> [OBIETTIVO DICHIARATO 1] Disponi in un elenco numerato soltanto le voci che iniziano con la riga contenente "balloons. Report their bounding boxes for full marks." e terminano con quella contenente "[161,218,175,231]", entrambe comprese, escludendo le righe vuote.

> [ESTRATTO DELLA FONTE]
Essi testimoniano la vitalità della società trentina, ma pure un intrinseco rischio di frammentazione. Siamo davanti ad un insieme di corporazioni che assediano il Palazzo per riuscire a contare qualcosa, a raggiungere quell’assessore da cui si spera di poter lucrare qualcosa. Tutto questo, occorre ribadirlo, è perfettamente lecito, ma pericoloso per la democrazia. Rischiamo di cadere in un sistema corporativo in cui gli interessi divergenti diventano difficilmente componibili.

Un quadro troppo nero? Tuttavia se vogliamo aprire una nuova fase dell’autonomia, dobbiamo partire da questi problemi. Hanno più potere di condizionamento i gruppi di interesse rispetto ai partiti che, stando alla Costituzione, dovrebbero invece essere i canali privilegiati per consentire ai cittadini di dire la propria, di partecipare, di incidere sulla cosa pubblica. I partiti invece sono sostituiti ormai percepiti come entità residuali.

> [VOCI RIPORTATE]
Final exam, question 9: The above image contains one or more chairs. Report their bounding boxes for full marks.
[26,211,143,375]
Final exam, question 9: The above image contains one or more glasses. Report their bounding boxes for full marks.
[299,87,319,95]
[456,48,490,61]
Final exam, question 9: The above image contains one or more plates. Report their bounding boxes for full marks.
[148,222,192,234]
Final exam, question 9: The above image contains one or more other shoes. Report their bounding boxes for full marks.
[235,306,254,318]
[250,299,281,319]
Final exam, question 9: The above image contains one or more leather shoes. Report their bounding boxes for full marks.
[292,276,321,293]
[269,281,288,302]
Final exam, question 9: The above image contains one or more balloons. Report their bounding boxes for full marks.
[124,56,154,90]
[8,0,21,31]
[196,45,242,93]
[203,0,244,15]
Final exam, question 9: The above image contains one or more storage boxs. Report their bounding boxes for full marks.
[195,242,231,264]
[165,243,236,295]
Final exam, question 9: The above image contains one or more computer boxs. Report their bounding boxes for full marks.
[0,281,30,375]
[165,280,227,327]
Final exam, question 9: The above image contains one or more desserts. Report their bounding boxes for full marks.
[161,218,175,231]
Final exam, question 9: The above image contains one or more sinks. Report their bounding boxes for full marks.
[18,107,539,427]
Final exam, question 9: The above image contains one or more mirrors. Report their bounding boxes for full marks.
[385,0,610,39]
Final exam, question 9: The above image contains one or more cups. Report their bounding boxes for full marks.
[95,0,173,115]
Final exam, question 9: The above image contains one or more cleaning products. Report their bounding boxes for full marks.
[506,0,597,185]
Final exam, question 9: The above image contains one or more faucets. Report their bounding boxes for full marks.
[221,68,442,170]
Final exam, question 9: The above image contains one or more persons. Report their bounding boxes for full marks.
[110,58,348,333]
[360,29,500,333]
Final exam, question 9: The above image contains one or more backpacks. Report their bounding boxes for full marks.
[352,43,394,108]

> [OBIETTIVO DICHIARATO 2] Elenca le azioni che, secondo l'estratto sull'autonomia trentina, i partiti dovrebbero consentire ai cittadini.

> [RISPOSTA SCRITTA 1]
1. Final exam, question 9: The above image contains one or more balloons. Report their bounding boxes for full marks.
2. [124,56,154,90]
3. [8,0,21,31]
4. [196,45,242,93]
5. [203,0,244,15]
6. Final exam, question 9: The above image contains one or more storage boxs. Report their bounding boxes for full marks.
7. [195,242,231,264]
8. [165,243,236,295]
9. Final exam, question 9: The above image contains one or more computer boxs. Report their bounding boxes for full marks.
10. [0,281,30,375]
11. [165,280,227,327]
12. Final exam, question 9: The above image contains one or more desserts. Report their bounding boxes for full marks.
13. [161,218,175,231]

> [RISPOSTA SCRITTA 2]
- dire la propria
- partecipare
- incidere sulla cosa pubblica